После свадьбы молодые уехали через Москву за границу. Я ехал тем поездом, порученный попечению В. В. Давыдова, который возвращался в Москву. На какой-то станции мы зашли к ним в купе, Паша лежала в гамаке и поразила меня своей хрупкой красотой…
Москва. Пресня
Переездом в Москву начинается новый период нашей семейной и моей личной жизни.
Старшие члены семьи все вылетали из родительского гнезда, женились и жили своими семьями, кроме брата Жени, но он тотчас после окончания университета и трехмесячного отбывания воинской повинности в Киевском полку, был назначен приват-доцентом в Демидовский лицей в Ярославле и жил там. Он приезжал домой только на праздничные каникулы и летом. Старшей оставалась Ольга, которая была как раз посредине между старшими и младшим пятком. До тех пор мы, дети, чувствовали что настоящая жизнь семьи сосредоточена в старших, а мы представляем из себя нечто вроде питомника. А теперь растения из питомника были пересажены в горшки.
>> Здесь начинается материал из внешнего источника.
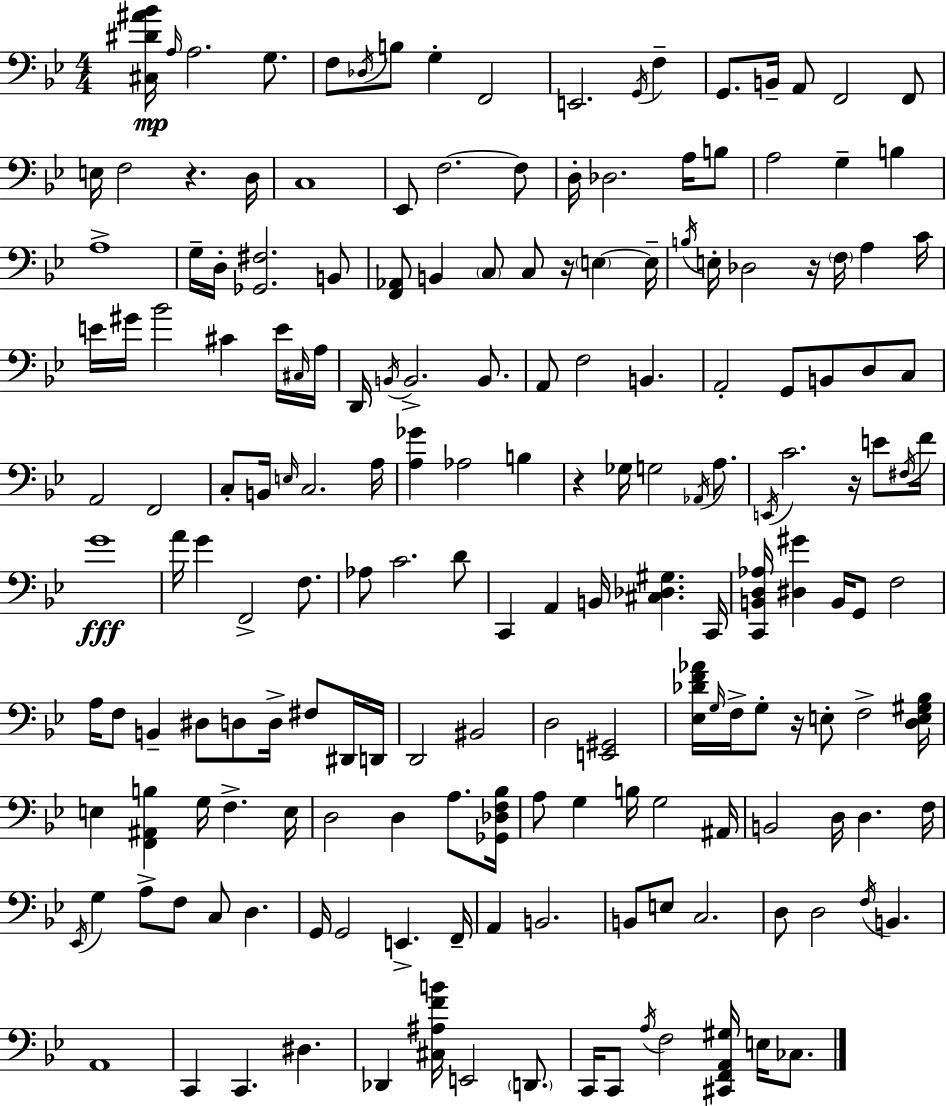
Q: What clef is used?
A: bass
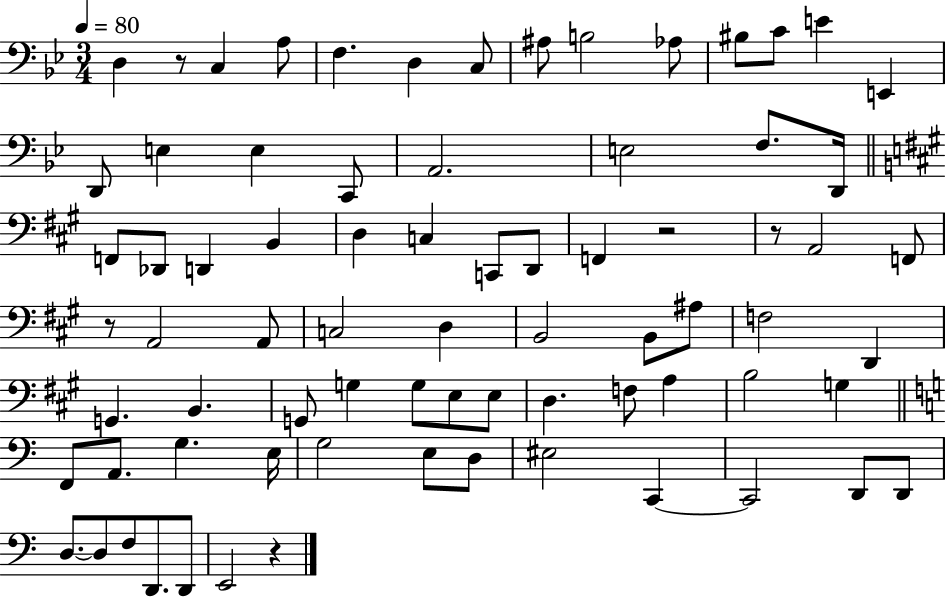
D3/q R/e C3/q A3/e F3/q. D3/q C3/e A#3/e B3/h Ab3/e BIS3/e C4/e E4/q E2/q D2/e E3/q E3/q C2/e A2/h. E3/h F3/e. D2/s F2/e Db2/e D2/q B2/q D3/q C3/q C2/e D2/e F2/q R/h R/e A2/h F2/e R/e A2/h A2/e C3/h D3/q B2/h B2/e A#3/e F3/h D2/q G2/q. B2/q. G2/e G3/q G3/e E3/e E3/e D3/q. F3/e A3/q B3/h G3/q F2/e A2/e. G3/q. E3/s G3/h E3/e D3/e EIS3/h C2/q C2/h D2/e D2/e D3/e. D3/e F3/e D2/e. D2/e E2/h R/q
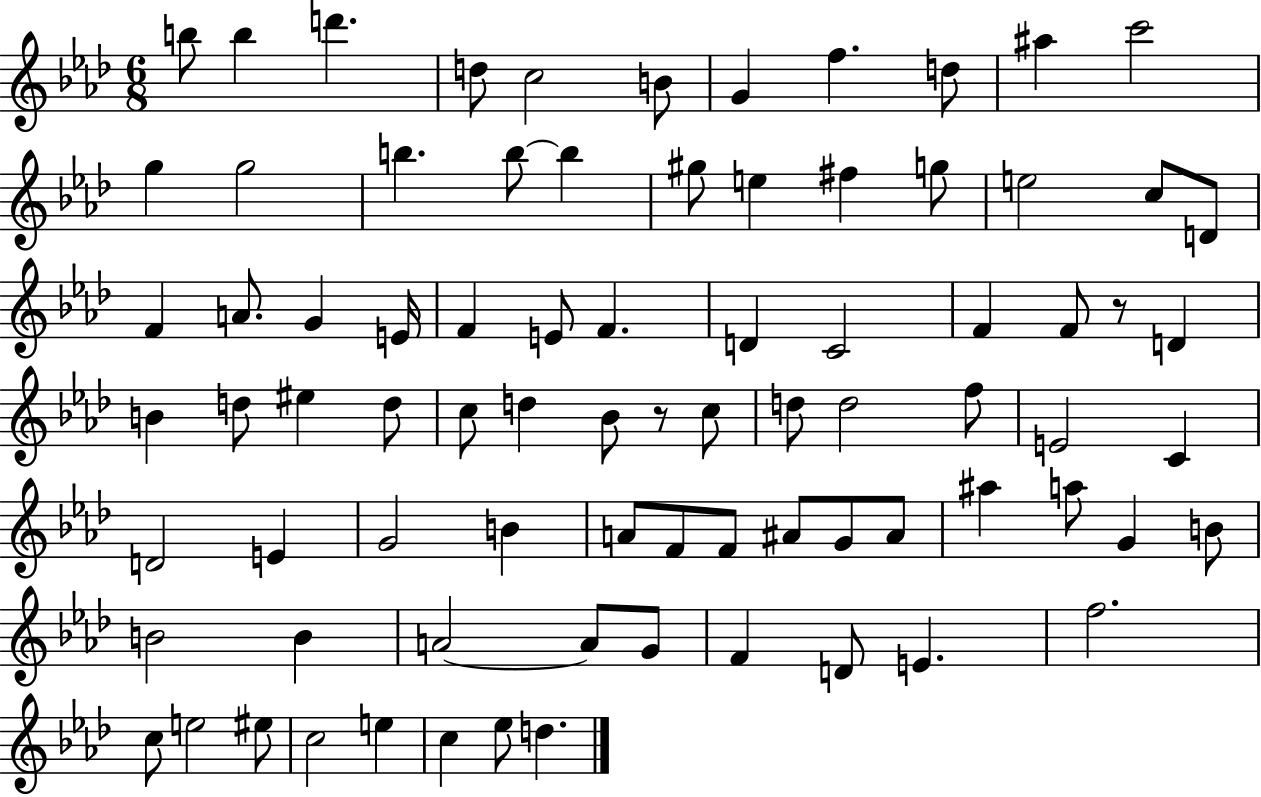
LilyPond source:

{
  \clef treble
  \numericTimeSignature
  \time 6/8
  \key aes \major
  b''8 b''4 d'''4. | d''8 c''2 b'8 | g'4 f''4. d''8 | ais''4 c'''2 | \break g''4 g''2 | b''4. b''8~~ b''4 | gis''8 e''4 fis''4 g''8 | e''2 c''8 d'8 | \break f'4 a'8. g'4 e'16 | f'4 e'8 f'4. | d'4 c'2 | f'4 f'8 r8 d'4 | \break b'4 d''8 eis''4 d''8 | c''8 d''4 bes'8 r8 c''8 | d''8 d''2 f''8 | e'2 c'4 | \break d'2 e'4 | g'2 b'4 | a'8 f'8 f'8 ais'8 g'8 ais'8 | ais''4 a''8 g'4 b'8 | \break b'2 b'4 | a'2~~ a'8 g'8 | f'4 d'8 e'4. | f''2. | \break c''8 e''2 eis''8 | c''2 e''4 | c''4 ees''8 d''4. | \bar "|."
}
Переезд в Москву был обусловлен переменой служебного положения моего отца. Он был назначен почетным опекуном для молодого поколения; поясню, что это была за должность. Существовало особое ведомство Учреждений Императрицы Марии Федоровны, в память основавшей его вдовы императора Павла I. Ведомство это включало ряд женских институтов, больниц и Воспитательный дом, в Петербурге и Москве. Учреждения эти состояли в подчинении императрице. Каждое из них ведалось одним или двумя почетными опекунами, которые вместе входили в состав регулярно собиравшегося Опекунского совета. Кроме того, в Петербурге собиралось Особое присутствие из петербургских и московских почетных опекунов. На должности эти назначали обыкновенно людей, занимавших ответственные места и уходивших на покой от активной деятельности. В Москве они были верхним слоем служилой знати. Мой отец отдавался всей душой возложенным на него обязанностям по заведованию Павловской больницей и хозяйственной частью Елисаветинского института. Он был в дружественных отношениях с директрисой этого института кн[яжной] Ливен, которая была замечательной в своем роде женщиной (впоследствии кн[яжня] Ливен была директрисой Смольного института в Петербурге и на этой должности скончалась) с большим характером. Воспитанницы боготворили ее и трепетали перед ней. В таких же дружеских отношениях мой отец был со своим коллегой графом Алексеем Васильевичем Олсуфьевым, который был почетным опекуном, заведовавшим учебной частью Елисаветинского института.